Thomas Robinson 26 April, 2021 11:12 am

As a member of the cavalry,who never got into the saddle, or indeed within sight of the horse, I offer my empathy to those currently struggling. Be reassured we are charging to the rescue, it’s just nobody has any idea which way to go.

However one should not forget the rampant irrationality underpinning General Practice.

Those who seek to run it, adhere to articles of faith, a mindless creed without which their positions are untenable. Universal free at point of delivery. However for their own colleagues in the profession, they have a counselling service, set apart from the NHS, in effect a private service. Now before this sparks disagreement. Find ten members of the public, who don’t think that is rampant hypocrisy.
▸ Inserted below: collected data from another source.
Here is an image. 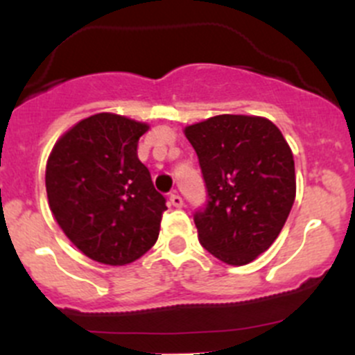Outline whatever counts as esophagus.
I'll use <instances>...</instances> for the list:
<instances>
[{
	"mask_svg": "<svg viewBox=\"0 0 355 355\" xmlns=\"http://www.w3.org/2000/svg\"><path fill=\"white\" fill-rule=\"evenodd\" d=\"M170 202H171V206H175V207H182V206H184V200H182V198L177 194V192L170 194Z\"/></svg>",
	"mask_w": 355,
	"mask_h": 355,
	"instance_id": "esophagus-1",
	"label": "esophagus"
}]
</instances>
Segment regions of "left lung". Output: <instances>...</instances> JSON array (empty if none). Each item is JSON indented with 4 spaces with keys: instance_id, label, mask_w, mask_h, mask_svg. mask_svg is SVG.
Segmentation results:
<instances>
[{
    "instance_id": "obj_1",
    "label": "left lung",
    "mask_w": 355,
    "mask_h": 355,
    "mask_svg": "<svg viewBox=\"0 0 355 355\" xmlns=\"http://www.w3.org/2000/svg\"><path fill=\"white\" fill-rule=\"evenodd\" d=\"M207 200L194 213L199 242L234 266L250 263L280 235L295 200L287 141L261 116L220 114L185 128Z\"/></svg>"
}]
</instances>
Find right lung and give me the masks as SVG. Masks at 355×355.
<instances>
[{"label":"right lung","mask_w":355,"mask_h":355,"mask_svg":"<svg viewBox=\"0 0 355 355\" xmlns=\"http://www.w3.org/2000/svg\"><path fill=\"white\" fill-rule=\"evenodd\" d=\"M148 128L120 114H92L71 127L49 155V207L75 247L98 263H132L159 235L166 199L137 157L139 137Z\"/></svg>","instance_id":"1"}]
</instances>
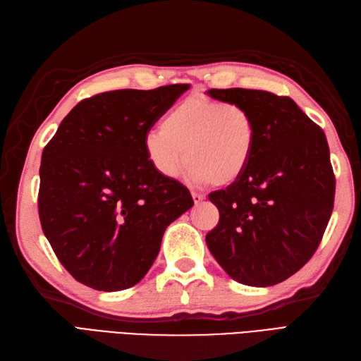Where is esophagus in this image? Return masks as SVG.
I'll use <instances>...</instances> for the list:
<instances>
[{
  "label": "esophagus",
  "mask_w": 361,
  "mask_h": 361,
  "mask_svg": "<svg viewBox=\"0 0 361 361\" xmlns=\"http://www.w3.org/2000/svg\"><path fill=\"white\" fill-rule=\"evenodd\" d=\"M191 196H192V200H195V204H196V205H197V204H200V202L205 199V196H204V195H199V192H192Z\"/></svg>",
  "instance_id": "1"
}]
</instances>
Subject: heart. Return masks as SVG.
Listing matches in <instances>:
<instances>
[{
	"instance_id": "heart-1",
	"label": "heart",
	"mask_w": 361,
	"mask_h": 361,
	"mask_svg": "<svg viewBox=\"0 0 361 361\" xmlns=\"http://www.w3.org/2000/svg\"><path fill=\"white\" fill-rule=\"evenodd\" d=\"M257 140L256 119L245 105L190 96L165 114L161 130L147 133L144 152L162 178H178L187 161L191 183L228 187L247 173Z\"/></svg>"
}]
</instances>
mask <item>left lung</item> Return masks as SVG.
Here are the masks:
<instances>
[{
  "label": "left lung",
  "instance_id": "left-lung-1",
  "mask_svg": "<svg viewBox=\"0 0 361 361\" xmlns=\"http://www.w3.org/2000/svg\"><path fill=\"white\" fill-rule=\"evenodd\" d=\"M211 98L247 107L257 124V153L247 173L211 192L219 224L205 240L235 282L272 286L319 248L334 208L336 178L323 130L288 96L211 89Z\"/></svg>",
  "mask_w": 361,
  "mask_h": 361
}]
</instances>
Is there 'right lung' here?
<instances>
[{
	"label": "right lung",
	"instance_id": "right-lung-1",
	"mask_svg": "<svg viewBox=\"0 0 361 361\" xmlns=\"http://www.w3.org/2000/svg\"><path fill=\"white\" fill-rule=\"evenodd\" d=\"M188 84L114 90L79 102L44 147L38 211L58 260L78 282L121 291L140 282L173 221L192 207L162 178L144 137Z\"/></svg>",
	"mask_w": 361,
	"mask_h": 361
}]
</instances>
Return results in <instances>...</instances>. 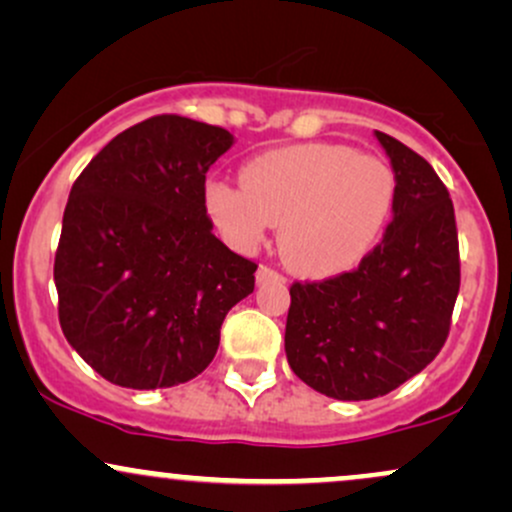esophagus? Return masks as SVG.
Masks as SVG:
<instances>
[{"label": "esophagus", "mask_w": 512, "mask_h": 512, "mask_svg": "<svg viewBox=\"0 0 512 512\" xmlns=\"http://www.w3.org/2000/svg\"><path fill=\"white\" fill-rule=\"evenodd\" d=\"M255 279H257V284H264V281H284V276H281L279 272H274L272 267H262L257 269V274H255Z\"/></svg>", "instance_id": "34e87169"}]
</instances>
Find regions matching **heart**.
<instances>
[{
  "mask_svg": "<svg viewBox=\"0 0 512 512\" xmlns=\"http://www.w3.org/2000/svg\"><path fill=\"white\" fill-rule=\"evenodd\" d=\"M240 185L209 182L204 207L236 250H252L279 223L281 260L296 274L349 272L380 243L395 211L390 163L354 146L310 142L250 158Z\"/></svg>",
  "mask_w": 512,
  "mask_h": 512,
  "instance_id": "b5f03b06",
  "label": "heart"
}]
</instances>
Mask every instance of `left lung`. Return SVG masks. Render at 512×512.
<instances>
[{
	"mask_svg": "<svg viewBox=\"0 0 512 512\" xmlns=\"http://www.w3.org/2000/svg\"><path fill=\"white\" fill-rule=\"evenodd\" d=\"M397 180L383 243L354 272L293 284L286 358L320 395L361 402L421 373L450 332L460 291L452 199L436 170L409 146L375 132Z\"/></svg>",
	"mask_w": 512,
	"mask_h": 512,
	"instance_id": "8db88e82",
	"label": "left lung"
}]
</instances>
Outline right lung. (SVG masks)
<instances>
[{
	"mask_svg": "<svg viewBox=\"0 0 512 512\" xmlns=\"http://www.w3.org/2000/svg\"><path fill=\"white\" fill-rule=\"evenodd\" d=\"M223 127L156 115L117 134L69 192L55 255L60 325L113 385L197 378L257 264L211 233L204 180L231 149Z\"/></svg>",
	"mask_w": 512,
	"mask_h": 512,
	"instance_id": "obj_1",
	"label": "right lung"
}]
</instances>
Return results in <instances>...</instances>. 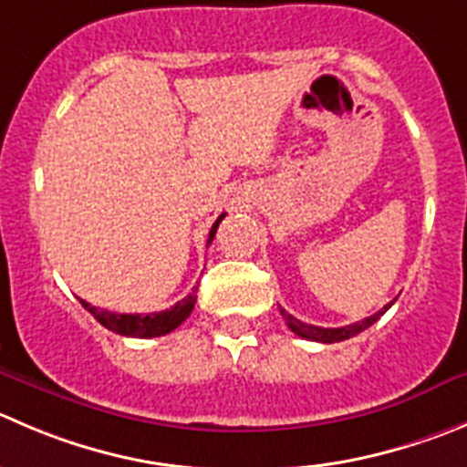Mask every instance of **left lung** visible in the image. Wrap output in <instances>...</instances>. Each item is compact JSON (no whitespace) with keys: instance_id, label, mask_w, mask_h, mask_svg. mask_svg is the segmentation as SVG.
<instances>
[{"instance_id":"obj_1","label":"left lung","mask_w":467,"mask_h":467,"mask_svg":"<svg viewBox=\"0 0 467 467\" xmlns=\"http://www.w3.org/2000/svg\"><path fill=\"white\" fill-rule=\"evenodd\" d=\"M392 307V303L385 305L380 312H376L374 317H367L364 321H358V323H350V326H341V327H321V326H309V323H303L297 321L296 317H291V314L286 312V309L279 307V312H282L284 321H286V326L291 327L293 332H296L297 337H303V339H312V341H321V344H335V341H344V339H350V337L359 335L362 330H367L369 326H374L376 321H379L380 317H383L388 309Z\"/></svg>"}]
</instances>
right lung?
Listing matches in <instances>:
<instances>
[{
	"label": "right lung",
	"mask_w": 467,
	"mask_h": 467,
	"mask_svg": "<svg viewBox=\"0 0 467 467\" xmlns=\"http://www.w3.org/2000/svg\"><path fill=\"white\" fill-rule=\"evenodd\" d=\"M220 215L213 224L211 234H208V243H213L215 238V231L222 222ZM84 309L93 314L100 326H105L108 330L117 332V335H126V337H160L167 335V332L176 330L185 318L192 314L194 303H197V288H192L190 296H185L183 300L174 305L171 309H164V312H153V314H117V312H108V309H98L93 305H88L87 300H79Z\"/></svg>",
	"instance_id": "add662e5"
}]
</instances>
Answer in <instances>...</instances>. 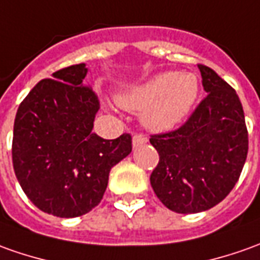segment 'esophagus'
Returning <instances> with one entry per match:
<instances>
[{
    "mask_svg": "<svg viewBox=\"0 0 260 260\" xmlns=\"http://www.w3.org/2000/svg\"><path fill=\"white\" fill-rule=\"evenodd\" d=\"M148 142V138L142 135V134H137V135H134L132 138V145H134V148H137L139 145H144Z\"/></svg>",
    "mask_w": 260,
    "mask_h": 260,
    "instance_id": "34e87169",
    "label": "esophagus"
}]
</instances>
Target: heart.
<instances>
[{
    "mask_svg": "<svg viewBox=\"0 0 260 260\" xmlns=\"http://www.w3.org/2000/svg\"><path fill=\"white\" fill-rule=\"evenodd\" d=\"M199 93V82L190 72H162L129 92L118 96L131 111H144V123L151 131H169L189 114Z\"/></svg>",
    "mask_w": 260,
    "mask_h": 260,
    "instance_id": "obj_1",
    "label": "heart"
}]
</instances>
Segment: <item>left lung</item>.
<instances>
[{"label":"left lung","mask_w":260,"mask_h":260,"mask_svg":"<svg viewBox=\"0 0 260 260\" xmlns=\"http://www.w3.org/2000/svg\"><path fill=\"white\" fill-rule=\"evenodd\" d=\"M208 92L178 129L151 135L159 162L151 185L178 213L208 211L223 201L241 176L248 155V129L238 93L215 71L199 63Z\"/></svg>","instance_id":"8db88e82"}]
</instances>
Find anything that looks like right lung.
Instances as JSON below:
<instances>
[{
  "instance_id": "1",
  "label": "right lung",
  "mask_w": 260,
  "mask_h": 260,
  "mask_svg": "<svg viewBox=\"0 0 260 260\" xmlns=\"http://www.w3.org/2000/svg\"><path fill=\"white\" fill-rule=\"evenodd\" d=\"M85 63L40 81L19 104L12 165L28 199L42 212L75 218L92 211L105 193L111 168L132 151V137L93 134L100 100L84 85Z\"/></svg>"
}]
</instances>
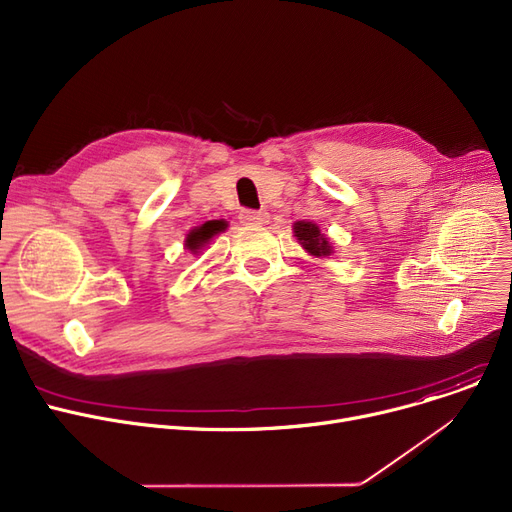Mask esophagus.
Here are the masks:
<instances>
[{"mask_svg":"<svg viewBox=\"0 0 512 512\" xmlns=\"http://www.w3.org/2000/svg\"><path fill=\"white\" fill-rule=\"evenodd\" d=\"M269 220V214L265 210H243L241 212V222L243 224H265Z\"/></svg>","mask_w":512,"mask_h":512,"instance_id":"obj_1","label":"esophagus"}]
</instances>
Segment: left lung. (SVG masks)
<instances>
[{
  "label": "left lung",
  "instance_id": "obj_1",
  "mask_svg": "<svg viewBox=\"0 0 512 512\" xmlns=\"http://www.w3.org/2000/svg\"><path fill=\"white\" fill-rule=\"evenodd\" d=\"M294 236L298 238L302 249H306L315 257H329L333 253L329 238L319 230V226L315 222H304V220L296 222Z\"/></svg>",
  "mask_w": 512,
  "mask_h": 512
}]
</instances>
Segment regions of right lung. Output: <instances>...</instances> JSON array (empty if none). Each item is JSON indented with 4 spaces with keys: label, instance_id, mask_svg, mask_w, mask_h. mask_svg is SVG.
I'll use <instances>...</instances> for the list:
<instances>
[{
    "label": "right lung",
    "instance_id": "add662e5",
    "mask_svg": "<svg viewBox=\"0 0 512 512\" xmlns=\"http://www.w3.org/2000/svg\"><path fill=\"white\" fill-rule=\"evenodd\" d=\"M222 228H224V222H220V220H212V222L201 224L199 228H193V230L187 234V238H185V247H187L191 253H197V251H199L203 245H206L214 234H218Z\"/></svg>",
    "mask_w": 512,
    "mask_h": 512
}]
</instances>
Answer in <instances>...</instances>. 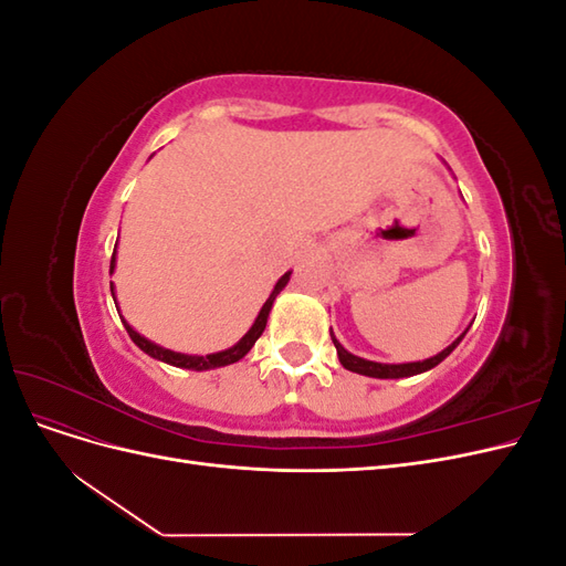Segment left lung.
Listing matches in <instances>:
<instances>
[{
	"mask_svg": "<svg viewBox=\"0 0 566 566\" xmlns=\"http://www.w3.org/2000/svg\"><path fill=\"white\" fill-rule=\"evenodd\" d=\"M468 333V331H465ZM465 333L458 335L451 345L447 349H441L439 354L424 358V361H410V364H378V361H368V358H361L356 356L352 352H347L345 347L339 345V339L333 335L331 331V337H333V345L337 349V356H339V364L345 366L347 370L352 373H358V375H368V378H380V380H397V378H410V375H420L424 370H432L434 366H439L443 358H447L458 345L460 339L465 337Z\"/></svg>",
	"mask_w": 566,
	"mask_h": 566,
	"instance_id": "left-lung-1",
	"label": "left lung"
}]
</instances>
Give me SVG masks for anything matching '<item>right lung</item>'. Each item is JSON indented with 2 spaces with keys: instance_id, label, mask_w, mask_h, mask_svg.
<instances>
[{
  "instance_id": "obj_1",
  "label": "right lung",
  "mask_w": 566,
  "mask_h": 566,
  "mask_svg": "<svg viewBox=\"0 0 566 566\" xmlns=\"http://www.w3.org/2000/svg\"><path fill=\"white\" fill-rule=\"evenodd\" d=\"M115 252H117V248L113 250V256H111V273L115 271ZM290 273H293V271H285L283 276L276 281V285H273L269 300L264 302L260 314H256L254 323L250 325V331H248L241 339H238L233 347L214 352V354H205V356H200V354H181V352H175V349L160 347V345H156V342H150L148 337H144L142 333H136V331L132 328V325L125 321V316H119V318H123V325L127 328V333H129L134 345L139 347L142 352H146L148 356L158 358V361H163V364L177 366V368H186V370H212V368H221V366H231V364H235V361H241V358L254 347L256 337H260V335L264 333L269 314H271V306H273V302H276V297L281 295V290L287 285ZM111 293H113V300H115V285H113V283H111ZM115 302H117V300H115ZM115 306H117V304H115ZM117 314H119V306H117Z\"/></svg>"
}]
</instances>
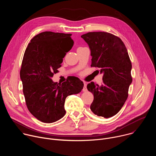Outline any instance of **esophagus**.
Listing matches in <instances>:
<instances>
[{"label": "esophagus", "mask_w": 156, "mask_h": 156, "mask_svg": "<svg viewBox=\"0 0 156 156\" xmlns=\"http://www.w3.org/2000/svg\"><path fill=\"white\" fill-rule=\"evenodd\" d=\"M87 91V89H86V83H84V87H83V91L85 92V91Z\"/></svg>", "instance_id": "1"}]
</instances>
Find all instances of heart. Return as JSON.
Returning <instances> with one entry per match:
<instances>
[{"label":"heart","instance_id":"obj_1","mask_svg":"<svg viewBox=\"0 0 156 156\" xmlns=\"http://www.w3.org/2000/svg\"><path fill=\"white\" fill-rule=\"evenodd\" d=\"M81 48V47H80V48Z\"/></svg>","mask_w":156,"mask_h":156}]
</instances>
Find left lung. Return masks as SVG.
I'll list each match as a JSON object with an SVG mask.
<instances>
[{
    "label": "left lung",
    "mask_w": 156,
    "mask_h": 156,
    "mask_svg": "<svg viewBox=\"0 0 156 156\" xmlns=\"http://www.w3.org/2000/svg\"><path fill=\"white\" fill-rule=\"evenodd\" d=\"M81 37L91 50V66L99 68L103 74L101 85L94 82L87 85V90L94 94L90 108L98 116L113 117L127 99L132 82L127 49L120 37L109 33L90 32Z\"/></svg>",
    "instance_id": "1"
}]
</instances>
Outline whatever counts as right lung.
I'll use <instances>...</instances> for the list:
<instances>
[{"label": "right lung", "instance_id": "1", "mask_svg": "<svg viewBox=\"0 0 156 156\" xmlns=\"http://www.w3.org/2000/svg\"><path fill=\"white\" fill-rule=\"evenodd\" d=\"M71 36L51 31L37 34L29 43L22 60L20 74L27 106L44 123L62 119L66 113V97L80 93L83 88V81L75 76L62 84L51 79L58 72L66 52L73 46Z\"/></svg>", "mask_w": 156, "mask_h": 156}]
</instances>
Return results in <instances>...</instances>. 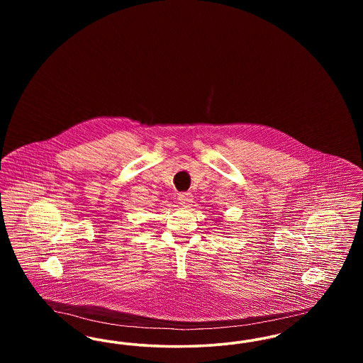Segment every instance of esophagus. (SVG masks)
I'll list each match as a JSON object with an SVG mask.
<instances>
[{"label": "esophagus", "mask_w": 363, "mask_h": 363, "mask_svg": "<svg viewBox=\"0 0 363 363\" xmlns=\"http://www.w3.org/2000/svg\"><path fill=\"white\" fill-rule=\"evenodd\" d=\"M178 203L181 207H190L193 203V194L190 191H184L178 194Z\"/></svg>", "instance_id": "34e87169"}]
</instances>
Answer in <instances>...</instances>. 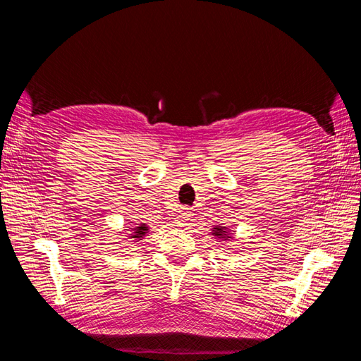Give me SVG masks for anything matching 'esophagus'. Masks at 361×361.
Masks as SVG:
<instances>
[{
    "label": "esophagus",
    "mask_w": 361,
    "mask_h": 361,
    "mask_svg": "<svg viewBox=\"0 0 361 361\" xmlns=\"http://www.w3.org/2000/svg\"><path fill=\"white\" fill-rule=\"evenodd\" d=\"M178 212H179V214H178V216H176V224H178L179 227L187 226V221H188V218H190V215H191L188 207H180V209H179Z\"/></svg>",
    "instance_id": "1"
}]
</instances>
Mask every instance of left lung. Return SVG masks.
<instances>
[{
    "mask_svg": "<svg viewBox=\"0 0 361 361\" xmlns=\"http://www.w3.org/2000/svg\"><path fill=\"white\" fill-rule=\"evenodd\" d=\"M232 231L228 227H226V226H214L212 227V235L215 236V239H218V241H232V236H233V233H231Z\"/></svg>",
    "mask_w": 361,
    "mask_h": 361,
    "instance_id": "1",
    "label": "left lung"
}]
</instances>
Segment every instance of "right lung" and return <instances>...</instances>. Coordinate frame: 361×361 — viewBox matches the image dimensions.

John Graham Munro 26 April, 2021 12:00 pm

GET RIDOF THE OBSTRUCTIVE BUREAUCRACY———THERE’S PLENTY OF HELPOUT THERE GERADA

Patrufini Duffy 26 April, 2021 4:14 pm

This was/is the plan. The NHS is the most hippocritical employer on this planet. Double your burnout figures, because no-one dare tells their colleagues, appraiser, PCN, CCG, or GMC. For fear of reprisal. That “not fit for practice” jargon, for being human.
From leaving medical school, this dark hole of an employer sucked you out on rotas, sick leave and embedded guilt and altruism hocus pocus on you. Limitless. Infinite cases, unlimited presentations. It is all a sick chirade, making you doctors sicker and the patients more “empowered” to make you sick.
Ideas, concerns, expectations – I ask those questions inward now, not outward anymore. For self-preservation. Because no one else could care less.